Please find the detailed debug logs as below :
============
DEBUG LOGS
============
By connected GDB, I could see that thread stuck indefinitely at __pause_nocancel.
(gdb) bt
#0 0x0000003106e096a2 in pthread_join (threadid=140737354036992, thread_return=thread_return@entry=0x0) at pthread_join.c:92
#1 0x0000000000400949 in main (argc=<optimized out>, argv=<optimized out>) at vsmartd.c:119
(gdb) info threads
Id Target Id Frame
2 Thread 0x7ffff7fe7700 (LWP 6738) "vsmartd" 0x0000003106e0fae0 in __pause_nocancel () at ../sysdeps/unix/syscall-template.S:81
* 1 Thread 0x7ffff7fe9700 (LWP 6733) "vsmartd" 0x0000003106e096a2 in pthread_join (threadid=140737354036992,
thread_return=thread_return@entry=0x0) at pthread_join.c:92
(gdb) thread 2
[Switching to thread 2 (Thread 0x7ffff7fe7700 (LWP 6738))]

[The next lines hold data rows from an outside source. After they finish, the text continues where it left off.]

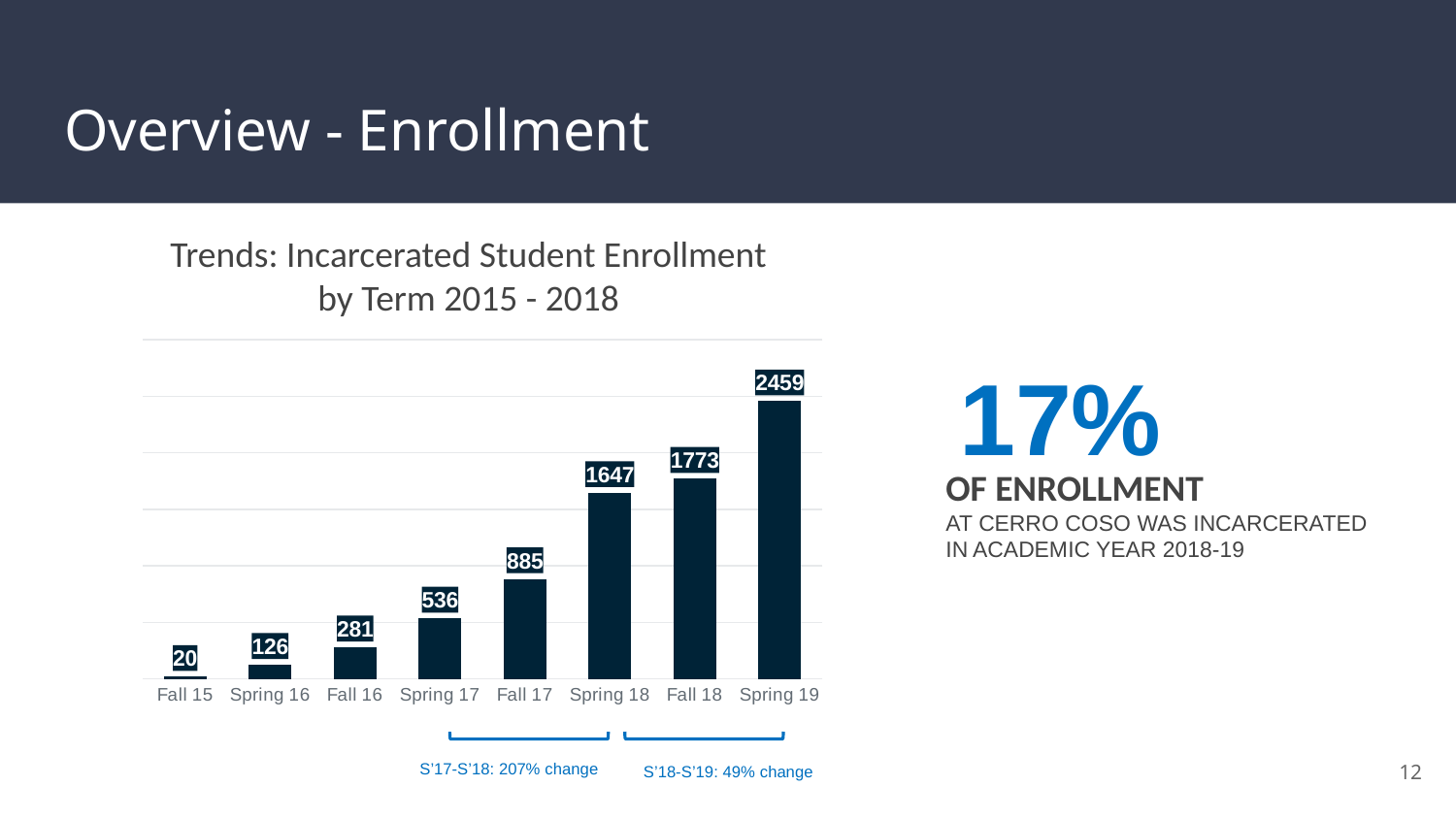
Which term has the lowest enrollment? Fall 15 What is the difference in enrollment between Spring 19 and Fall 18? 686 What is the enrollment value for Fall 17? 885 What is the title of the chart? Trends: Incarcerated Student Enrollment by Term 2015 - 2018 Which term has the highest enrollment? Spring 19 What kind of chart is shown on the slide? Bar chart Do the enrollment values rise or fall from Fall 15 to Spring 19? Rise What is the difference in enrollment between Spring 17 and Fall 16? 255 What is the enrollment value for Fall 15? 20 How many terms are shown on the x axis? 8 Which is larger, the enrollment for Fall 17 or for Spring 17? Fall 17 What is the enrollment value for Spring 18? 1647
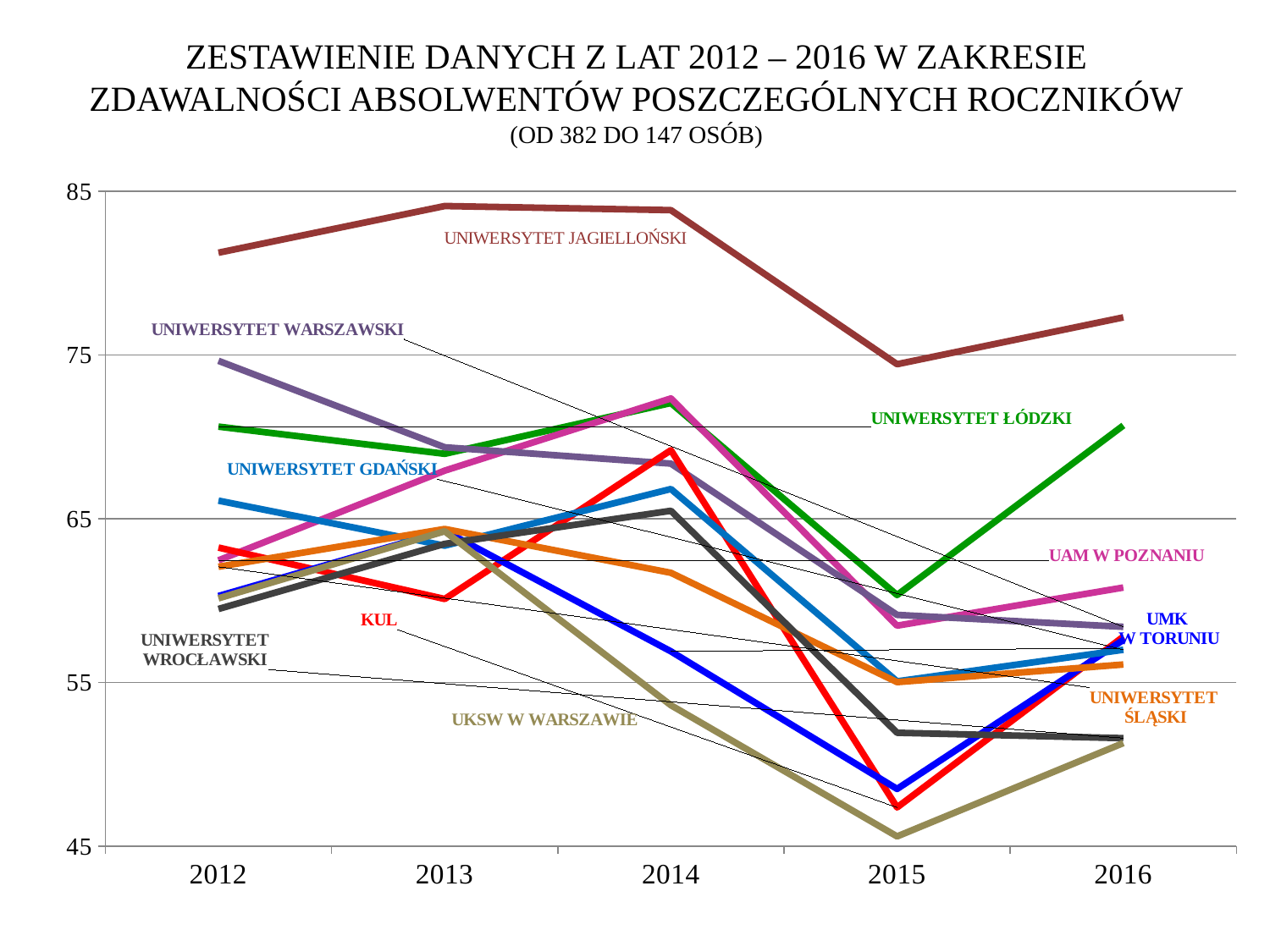
Is the value for UKSW w Warszawie in 2015 greater or less than 50? less Is the value for Uniwersytet Jagielloński in 2013 greater or less than 80? greater Is the value for Uniwersytet Łódzki in 2016 greater or less than 65? greater Which university has the highest line across all years on the chart? Uniwersytet Jagielloński Does the line for Uniwersytet Jagielloński rise or fall from 2014 to 2015? fall How many years are shown along the x axis of the chart? 5 In 2016, which is higher: Uniwersytet Łódzki or UAM w Poznaniu? Uniwersytet Łódzki Which university has the lowest value in 2015? UKSW w Warszawie What kind of chart is shown on the slide? line chart What range of years does the chart title say the data covers? 2012 – 2016 How many university series are labelled on the chart? 10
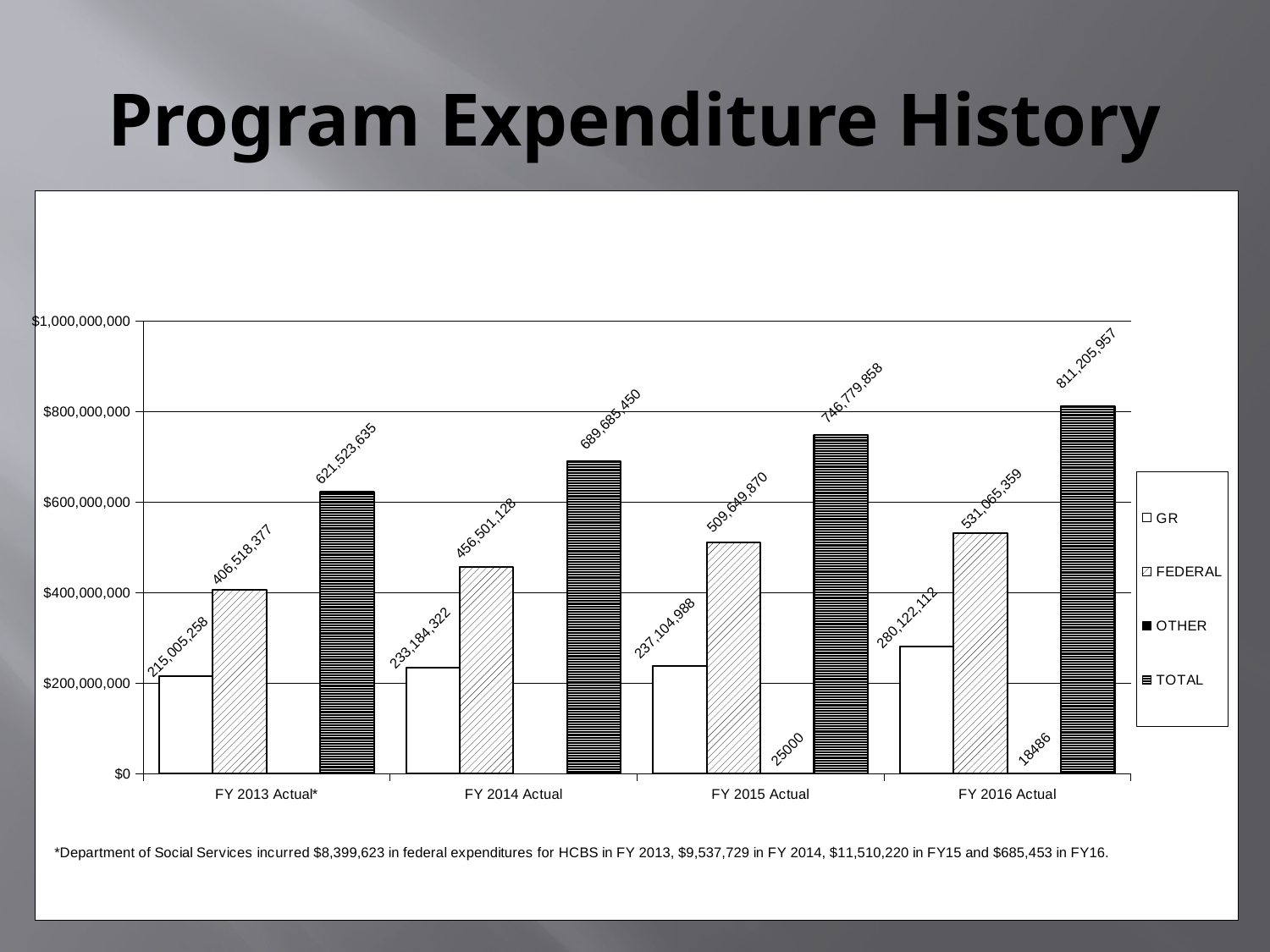
What is the difference between the TOTAL values for FY 2014 Actual and FY 2013 Actual*? 68,161,815 Which fiscal year has the lowest GR value? FY 2013 Actual* What kind of chart is shown on the slide? Bar chart What is the GR value for FY 2013 Actual*? 215,005,258 What is the FEDERAL value for FY 2015 Actual? 509,649,870 What is the OTHER value for FY 2015 Actual? 25000 How many series does the legend list? 4 How many fiscal year categories are shown on the x axis? 4 What is the TOTAL value for FY 2016 Actual? 811,205,957 Which fiscal year has the highest TOTAL value? FY 2016 Actual Which is larger, the FEDERAL value for FY 2014 Actual or the FEDERAL value for FY 2016 Actual? FY 2016 Actual Do the TOTAL values rise or fall from FY 2013 Actual* to FY 2016 Actual? Rise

#0 0x0000003106e0fae0 in __pause_nocancel () at ../sysdeps/unix/syscall-template.S:81
81 T_PSEUDO (SYSCALL_SYMBOL, SYSCALL_NAME, SYSCALL_NARGS)
(gdb) bt
#0 0x0000003106e0fae0 in __pause_nocancel () at ../sysdeps/unix/syscall-template.S:81
#1 0x0000003106e05d00 in __pthread_mutex_lock_full (mutex=0x6012e0 <mutex>) at ../nptl/pthread_mutex_lock.c:354
#2 0x0000000000400b0d in thread (arg=<optimized out>) at vsmartd.c:46
#3 0x0000003106e08201 in start_thread (arg=0x7ffff7fe7700) at pthread_create.c:312
#4 0x00000031066e68bd in clone () at ../sysdeps/unix/sysv/linux/x86_64/clone.S:111
(gdb)
I ran one more gdb session to inspect __lock value and the observation is as below:
1) thread is waiting at pthread_cond_wait(). The value of mutex object looks as below. __lock is TID ( thread_id )
(gdb) p *(pthread_mutex_t *) 0x6012e0
$1 = {__data = {__lock = 16182, __count = 1, __owner = 16182, __nusers = 1, __kind = 32, __spins = 0, __elision = 0, __list = {__prev = 0x0,
__next = 0x0}}, __size = "6?\000\000\001\000\000\000\066?\000\000\001\000\000\000 ", '\000' <repeats 22 times>, __align = 4294983478}
2) thread comes out of pthread_cond_wait(). The value of mutex object looks as below :
(gdb) p *(pthread_mutex_t *) 0x6012e0
$3 = {__data = {__lock = -2147467466, __count = 1, __owner = 16182, __nusers = 1, __kind = 32, __spins = 0, __elision = 0, __list = {
__prev = 0x0, __next = 0x0}}, __size = "6?\000\200\001\000\000\000\066?\000\000\001\000\000\000 ", '\000' <repeats 22 times>,
__align = 6442467126}
Please be noted that the pthread_cond_wait() inside will perform mutex unlock before it blocks and perform mutex lock after it wakes up. The value of __lock
now shows FUTEX_WAITER | TID i.e. FUTEX_WAITER bit is set. But it is strange that FUTEX_WAITER bit is set even though there are no waiters for the mutex.
3) Now thread peforms pthread_mutex_unlock. Ideally __lock should be 0 ( I assume ). But it does not happen.
(gdb) p *(pthread_mutex_t *) 0x6012e0
$4 = {__data = {__lock = -2147467466, __count = 1, __owner = 0, __nusers = 0, __kind = 32, __spins = 0, __elision = 0, __list = {
__prev = 0x0, __next = 0x0}}, __size = "6?\000\200\001", '\000' <repeats 11 times>, " ", '\000' <repeats 22 times>,
__align = 6442467126}
4) Now thread performs pthread_mutex_lock and it is taken up by __pause_nocancel indefenetely.
1. configure project with the following options:
/opt/WRLX6/wrlinux-6/wrlinux/configure --enable-board=intel-x86-64 --enable-kernel=preempt-rt --enable-rootfs=ovp-kvm+installer-support --enable-addons=wr-ovp --enable-sdkimage-staticlibs=yes --with-template=feature/kvm,feature/benchmark,feature/debug,feature/gdb,feature/kdump,feature/kexec,feature/kernel-debug,feature/kernel-tune,feature/build_libc,feature/dpdk-vswitch,feature/lttng2 --enable-parallel-pkgbuilds=8 --enable-jobs=8 --enable-checkout-all-layers=yes --with-package=wrs-kvm-helper,qemu,libvirt,libvirt-libvirtd,libvirt-virsh,kernel-module-kvm,kernel-module-kvm-intel,kernel-module-kvm-amd,bridge-utils,inetutils,inetutils-rshd,inetutils-telnetd,inetutils-ftpd,ltp --enable-rm-oldimgs=yes --enable-internet-download=yes --enable-reconfig --enable-prelink=no --with-rcpl-version=0020
2. apply the 4 patches in the OVP6-34 to kernel source, then rebuild the kernel.
2. compile the attaches test program, copy to the export/dist/root/
3. make start-target
run the test program.
It will hung the console all the time.
Without the patch, it will print "The problem is not recreated for you!", and then exit.